本文节选自《制裁与经济战》结语“构建中国范式的制裁与经济战知识体系”

制裁与经济战中意志与认知的较量

在探讨制裁与经济战的理论和思维过程中,商品贸易内含的权力关系无疑是最常讨论和最直观的一个概念。商品的独特性和在市场上的支配地位直接影响两国在经济依赖关系中的权力地位,这解释了为何粮食和能源在经济安全议题中如此重要。虽然这种权力关系是制裁与经济战的核心,但与古代围城战术不同,现代的经济斗争并不仅仅在于简单的封锁,而更多地在于削弱和瓦解对方的反抗意志。

实际上,在现代国际斗争中,制裁的施加往往标志着胁迫手段的失败。如果深入探索,会发现外围国家默默地顺从,主动与中心国家保持一致,才是经济不对称依赖下的国际关系常态。制裁与经济战的爆发反映了双方决策者对经济权力关系的不同解读。仅当双方对这种相互依赖关系中的权力动态有根本性的分歧时,制裁才会真正实施。同样,如果目标国认为任何制裁措施也会对发起国造成损害,并期望发起国只是进行口头上的威胁,这样的分歧也能促成制裁的实施。在这种情况下,双方的分歧和对抗可能加剧,使得制裁从一种口头威胁转变为具体行动。

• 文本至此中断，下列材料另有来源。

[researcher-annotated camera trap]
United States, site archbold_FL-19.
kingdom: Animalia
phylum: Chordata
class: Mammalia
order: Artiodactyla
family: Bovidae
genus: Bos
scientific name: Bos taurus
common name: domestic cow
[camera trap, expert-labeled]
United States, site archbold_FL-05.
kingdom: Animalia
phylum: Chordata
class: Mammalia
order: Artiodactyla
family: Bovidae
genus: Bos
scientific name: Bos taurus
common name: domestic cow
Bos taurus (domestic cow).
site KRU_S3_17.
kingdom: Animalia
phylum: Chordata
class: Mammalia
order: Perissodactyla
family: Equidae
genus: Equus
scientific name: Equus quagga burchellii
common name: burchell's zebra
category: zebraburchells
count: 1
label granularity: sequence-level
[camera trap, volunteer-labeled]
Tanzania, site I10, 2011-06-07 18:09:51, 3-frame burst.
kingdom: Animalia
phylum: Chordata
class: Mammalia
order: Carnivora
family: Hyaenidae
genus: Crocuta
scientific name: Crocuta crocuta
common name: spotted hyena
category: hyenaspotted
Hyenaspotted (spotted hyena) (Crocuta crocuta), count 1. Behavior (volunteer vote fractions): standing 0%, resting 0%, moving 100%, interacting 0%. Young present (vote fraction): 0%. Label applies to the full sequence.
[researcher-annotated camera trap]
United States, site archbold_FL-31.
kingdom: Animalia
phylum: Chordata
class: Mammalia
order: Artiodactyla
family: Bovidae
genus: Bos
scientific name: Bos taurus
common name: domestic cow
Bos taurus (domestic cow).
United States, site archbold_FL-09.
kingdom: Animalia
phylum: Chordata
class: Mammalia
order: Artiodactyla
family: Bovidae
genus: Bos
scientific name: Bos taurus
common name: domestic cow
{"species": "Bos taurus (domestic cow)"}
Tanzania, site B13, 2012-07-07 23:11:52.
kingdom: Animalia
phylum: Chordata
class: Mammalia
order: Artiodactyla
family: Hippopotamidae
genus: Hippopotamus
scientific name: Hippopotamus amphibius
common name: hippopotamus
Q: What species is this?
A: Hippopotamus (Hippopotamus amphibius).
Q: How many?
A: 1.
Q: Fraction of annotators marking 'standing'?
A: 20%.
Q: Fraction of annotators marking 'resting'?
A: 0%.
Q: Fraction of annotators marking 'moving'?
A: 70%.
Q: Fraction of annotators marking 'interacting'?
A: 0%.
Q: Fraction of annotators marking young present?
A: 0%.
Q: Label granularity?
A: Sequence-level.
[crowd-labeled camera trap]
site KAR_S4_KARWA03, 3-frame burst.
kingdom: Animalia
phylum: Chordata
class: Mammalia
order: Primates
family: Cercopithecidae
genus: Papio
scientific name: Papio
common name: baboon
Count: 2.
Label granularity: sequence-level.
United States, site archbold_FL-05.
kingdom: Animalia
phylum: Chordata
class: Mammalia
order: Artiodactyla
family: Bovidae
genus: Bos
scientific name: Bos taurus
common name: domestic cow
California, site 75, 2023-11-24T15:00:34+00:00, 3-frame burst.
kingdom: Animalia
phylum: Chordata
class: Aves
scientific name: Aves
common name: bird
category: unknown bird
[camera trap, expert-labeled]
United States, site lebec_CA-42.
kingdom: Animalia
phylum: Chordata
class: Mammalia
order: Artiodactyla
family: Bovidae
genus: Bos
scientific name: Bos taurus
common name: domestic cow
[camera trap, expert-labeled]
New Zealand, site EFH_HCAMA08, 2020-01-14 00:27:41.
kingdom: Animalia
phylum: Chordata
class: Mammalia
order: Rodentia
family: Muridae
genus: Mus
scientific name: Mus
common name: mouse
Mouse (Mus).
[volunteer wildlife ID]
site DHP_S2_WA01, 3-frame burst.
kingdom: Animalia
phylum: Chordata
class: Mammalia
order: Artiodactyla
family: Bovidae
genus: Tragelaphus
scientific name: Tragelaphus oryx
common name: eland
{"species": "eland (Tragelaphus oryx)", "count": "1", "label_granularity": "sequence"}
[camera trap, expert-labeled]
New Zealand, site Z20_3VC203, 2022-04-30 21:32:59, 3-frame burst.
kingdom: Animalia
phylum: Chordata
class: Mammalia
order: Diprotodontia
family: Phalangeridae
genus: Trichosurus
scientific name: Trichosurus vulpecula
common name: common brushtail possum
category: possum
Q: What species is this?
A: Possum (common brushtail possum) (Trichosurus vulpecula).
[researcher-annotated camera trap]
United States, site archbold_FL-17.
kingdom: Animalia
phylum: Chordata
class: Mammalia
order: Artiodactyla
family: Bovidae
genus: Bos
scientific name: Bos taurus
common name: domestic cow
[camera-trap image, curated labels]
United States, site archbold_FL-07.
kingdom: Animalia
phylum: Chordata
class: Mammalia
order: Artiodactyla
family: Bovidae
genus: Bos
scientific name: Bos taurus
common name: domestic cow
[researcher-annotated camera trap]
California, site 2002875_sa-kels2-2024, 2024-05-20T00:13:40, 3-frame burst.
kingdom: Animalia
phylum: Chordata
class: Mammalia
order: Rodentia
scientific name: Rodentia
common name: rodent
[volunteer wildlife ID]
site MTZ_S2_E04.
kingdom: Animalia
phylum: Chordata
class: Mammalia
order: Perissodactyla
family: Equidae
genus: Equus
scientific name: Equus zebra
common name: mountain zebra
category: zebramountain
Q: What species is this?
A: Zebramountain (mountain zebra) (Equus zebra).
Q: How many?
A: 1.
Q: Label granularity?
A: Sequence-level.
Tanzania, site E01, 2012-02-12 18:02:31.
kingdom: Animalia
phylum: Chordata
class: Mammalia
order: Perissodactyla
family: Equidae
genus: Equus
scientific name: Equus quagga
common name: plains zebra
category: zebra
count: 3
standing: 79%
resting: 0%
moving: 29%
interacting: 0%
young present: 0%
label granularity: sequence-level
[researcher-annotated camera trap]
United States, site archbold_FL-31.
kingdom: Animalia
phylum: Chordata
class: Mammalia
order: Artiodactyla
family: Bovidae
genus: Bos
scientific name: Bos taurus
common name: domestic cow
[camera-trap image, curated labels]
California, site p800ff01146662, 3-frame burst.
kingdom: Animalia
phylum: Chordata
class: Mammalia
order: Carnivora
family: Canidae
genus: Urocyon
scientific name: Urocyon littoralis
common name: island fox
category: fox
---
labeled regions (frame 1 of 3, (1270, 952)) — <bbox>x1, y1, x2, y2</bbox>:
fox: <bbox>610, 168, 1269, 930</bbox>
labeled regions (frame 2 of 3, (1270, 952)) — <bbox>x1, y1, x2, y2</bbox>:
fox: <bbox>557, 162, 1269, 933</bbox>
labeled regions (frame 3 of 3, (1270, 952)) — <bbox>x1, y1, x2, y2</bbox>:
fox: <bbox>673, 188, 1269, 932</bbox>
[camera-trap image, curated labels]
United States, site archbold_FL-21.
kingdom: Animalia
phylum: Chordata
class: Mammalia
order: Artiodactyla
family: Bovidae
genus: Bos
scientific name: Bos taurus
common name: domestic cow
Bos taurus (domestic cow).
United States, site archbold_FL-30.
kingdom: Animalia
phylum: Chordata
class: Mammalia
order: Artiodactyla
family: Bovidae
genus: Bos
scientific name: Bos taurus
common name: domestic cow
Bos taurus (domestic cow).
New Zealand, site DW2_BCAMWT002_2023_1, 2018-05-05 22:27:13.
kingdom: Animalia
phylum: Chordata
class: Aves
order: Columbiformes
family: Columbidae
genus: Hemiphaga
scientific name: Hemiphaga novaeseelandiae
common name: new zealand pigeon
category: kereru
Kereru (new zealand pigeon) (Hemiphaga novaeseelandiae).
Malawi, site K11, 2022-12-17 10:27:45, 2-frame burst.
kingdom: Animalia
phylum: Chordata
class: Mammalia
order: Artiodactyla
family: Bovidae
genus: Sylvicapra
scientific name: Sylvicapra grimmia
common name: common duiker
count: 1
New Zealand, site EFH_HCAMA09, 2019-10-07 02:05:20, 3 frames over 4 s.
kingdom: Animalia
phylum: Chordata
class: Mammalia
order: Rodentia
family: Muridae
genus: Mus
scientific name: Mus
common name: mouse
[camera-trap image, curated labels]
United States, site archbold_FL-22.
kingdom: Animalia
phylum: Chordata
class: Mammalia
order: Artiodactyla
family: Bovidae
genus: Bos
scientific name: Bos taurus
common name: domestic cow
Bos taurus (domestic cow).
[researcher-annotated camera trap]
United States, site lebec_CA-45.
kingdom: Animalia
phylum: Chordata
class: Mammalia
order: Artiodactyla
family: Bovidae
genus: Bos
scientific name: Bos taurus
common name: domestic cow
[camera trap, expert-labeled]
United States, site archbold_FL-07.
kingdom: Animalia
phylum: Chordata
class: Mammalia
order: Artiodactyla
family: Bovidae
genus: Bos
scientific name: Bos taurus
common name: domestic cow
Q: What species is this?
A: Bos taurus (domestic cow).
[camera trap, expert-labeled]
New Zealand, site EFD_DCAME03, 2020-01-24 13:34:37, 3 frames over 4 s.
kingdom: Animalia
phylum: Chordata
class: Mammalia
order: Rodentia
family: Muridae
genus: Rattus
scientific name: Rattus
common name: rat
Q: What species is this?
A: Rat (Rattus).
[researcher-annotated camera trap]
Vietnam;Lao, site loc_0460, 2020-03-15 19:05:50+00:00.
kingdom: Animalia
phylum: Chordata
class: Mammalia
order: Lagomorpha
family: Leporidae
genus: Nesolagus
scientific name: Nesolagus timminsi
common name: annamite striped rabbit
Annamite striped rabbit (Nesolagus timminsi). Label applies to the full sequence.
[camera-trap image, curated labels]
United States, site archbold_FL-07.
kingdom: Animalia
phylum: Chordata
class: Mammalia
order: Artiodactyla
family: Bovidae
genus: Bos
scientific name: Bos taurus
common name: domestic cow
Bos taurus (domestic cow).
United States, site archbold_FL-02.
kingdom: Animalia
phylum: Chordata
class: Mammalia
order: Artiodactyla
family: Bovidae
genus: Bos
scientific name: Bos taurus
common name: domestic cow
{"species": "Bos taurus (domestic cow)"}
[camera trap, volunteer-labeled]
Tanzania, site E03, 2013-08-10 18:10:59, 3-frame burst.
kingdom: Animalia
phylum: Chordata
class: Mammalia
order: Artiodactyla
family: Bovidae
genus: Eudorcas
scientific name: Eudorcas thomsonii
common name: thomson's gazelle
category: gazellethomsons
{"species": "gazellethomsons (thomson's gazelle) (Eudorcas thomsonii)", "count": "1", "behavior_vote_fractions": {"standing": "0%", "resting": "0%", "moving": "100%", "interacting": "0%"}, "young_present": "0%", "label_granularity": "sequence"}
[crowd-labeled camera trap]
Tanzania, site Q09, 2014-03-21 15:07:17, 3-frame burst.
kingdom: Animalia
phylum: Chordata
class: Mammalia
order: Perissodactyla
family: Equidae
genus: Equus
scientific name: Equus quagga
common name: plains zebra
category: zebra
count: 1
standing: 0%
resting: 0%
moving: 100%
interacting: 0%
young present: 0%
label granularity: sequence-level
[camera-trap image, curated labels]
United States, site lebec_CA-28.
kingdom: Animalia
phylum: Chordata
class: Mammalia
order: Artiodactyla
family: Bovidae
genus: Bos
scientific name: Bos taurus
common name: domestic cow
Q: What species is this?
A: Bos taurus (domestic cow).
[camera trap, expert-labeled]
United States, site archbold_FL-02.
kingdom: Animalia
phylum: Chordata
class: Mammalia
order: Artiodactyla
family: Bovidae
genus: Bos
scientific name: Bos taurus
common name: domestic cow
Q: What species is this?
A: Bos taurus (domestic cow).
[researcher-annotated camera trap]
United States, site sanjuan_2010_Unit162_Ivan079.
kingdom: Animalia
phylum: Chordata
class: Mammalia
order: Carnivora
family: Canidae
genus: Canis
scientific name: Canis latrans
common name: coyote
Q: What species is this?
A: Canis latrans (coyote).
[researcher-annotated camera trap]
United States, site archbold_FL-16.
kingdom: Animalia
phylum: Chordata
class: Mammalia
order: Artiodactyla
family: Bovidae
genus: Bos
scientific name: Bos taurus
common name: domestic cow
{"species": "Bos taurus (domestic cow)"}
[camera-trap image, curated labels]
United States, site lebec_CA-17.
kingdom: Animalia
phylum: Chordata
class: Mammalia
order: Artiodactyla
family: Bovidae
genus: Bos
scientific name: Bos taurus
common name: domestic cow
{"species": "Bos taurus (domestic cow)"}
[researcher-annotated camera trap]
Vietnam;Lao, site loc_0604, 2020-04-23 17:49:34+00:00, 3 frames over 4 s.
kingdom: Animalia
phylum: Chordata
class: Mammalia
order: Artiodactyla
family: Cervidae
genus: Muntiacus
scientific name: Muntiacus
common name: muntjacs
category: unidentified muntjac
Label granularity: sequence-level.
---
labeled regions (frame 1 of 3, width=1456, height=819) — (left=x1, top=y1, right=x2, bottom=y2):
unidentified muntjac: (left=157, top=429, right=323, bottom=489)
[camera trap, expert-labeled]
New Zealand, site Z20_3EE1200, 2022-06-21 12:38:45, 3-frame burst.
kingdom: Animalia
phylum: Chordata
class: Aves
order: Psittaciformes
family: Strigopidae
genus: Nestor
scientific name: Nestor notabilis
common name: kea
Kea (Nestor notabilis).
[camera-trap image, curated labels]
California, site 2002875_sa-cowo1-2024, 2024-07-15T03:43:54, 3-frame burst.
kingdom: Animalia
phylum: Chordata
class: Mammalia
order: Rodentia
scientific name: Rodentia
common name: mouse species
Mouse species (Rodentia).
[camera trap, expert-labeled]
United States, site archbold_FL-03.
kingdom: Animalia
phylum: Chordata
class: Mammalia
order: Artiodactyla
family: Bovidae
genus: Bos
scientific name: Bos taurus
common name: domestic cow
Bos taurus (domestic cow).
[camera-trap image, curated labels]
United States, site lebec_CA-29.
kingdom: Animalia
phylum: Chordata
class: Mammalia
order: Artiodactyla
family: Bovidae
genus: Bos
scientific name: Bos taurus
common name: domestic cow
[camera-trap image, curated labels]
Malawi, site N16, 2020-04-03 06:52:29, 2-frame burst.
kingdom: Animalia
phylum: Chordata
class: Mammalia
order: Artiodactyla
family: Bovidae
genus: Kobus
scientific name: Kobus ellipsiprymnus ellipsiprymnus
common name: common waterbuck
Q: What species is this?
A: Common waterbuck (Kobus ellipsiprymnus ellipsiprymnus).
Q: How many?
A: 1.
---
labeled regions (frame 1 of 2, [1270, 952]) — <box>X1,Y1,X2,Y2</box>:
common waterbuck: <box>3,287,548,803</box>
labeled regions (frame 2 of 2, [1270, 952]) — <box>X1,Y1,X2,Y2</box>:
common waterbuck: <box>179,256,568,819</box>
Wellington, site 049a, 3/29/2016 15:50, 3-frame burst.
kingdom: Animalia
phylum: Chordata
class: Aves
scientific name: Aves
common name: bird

理解制裁与经济战中双方的意志和决心,不仅涉及对市场机制的认识,还包括对自身意志力、决心的评估,以及对本国民众是否“上下同欲”、能否形成统一战线的判断。要全面理解这些动态,我们需要采用一个双层博弈的视角,考虑国际政治环境与国内政治环境的相互影响。在国际层面,制裁作为国家间力量博弈的一环,通过经济手段实现政治目的,旨在通过施压促使目标国改变政策或行为。这涉及对国际形势的敏锐把握,包括国际联盟的支持、其他国家的反应以及潜在的经济与政治后果。在国内层面,国内政治环境对制裁的执行和持久性起到了关键作用。在发起国,制裁政策需要获得政府高层的认可,并考虑国内民意、来自利益集团的压力以及政治领导的目标。制裁在开始时可能顺应国内的爱国主义情绪,社会舆论认为制裁带来的代价是可接受的。然而,随着制裁的实施,发起国的部分民众开始感受到制裁的反作用力,生活质量受到影响,从而对制裁的必要性、持续性和强度产生疑问。而在目标国,制裁可能引发政治动荡,迫使政府寻求国际及国内的支持来抵御和适应外部压力。在这种复杂的双层博弈中,双方的意志和决心都面临考验,发起国需要在国际利益与国内政治成本之间权衡,目标国则需评估制裁影响并寻求适应性和反制策略。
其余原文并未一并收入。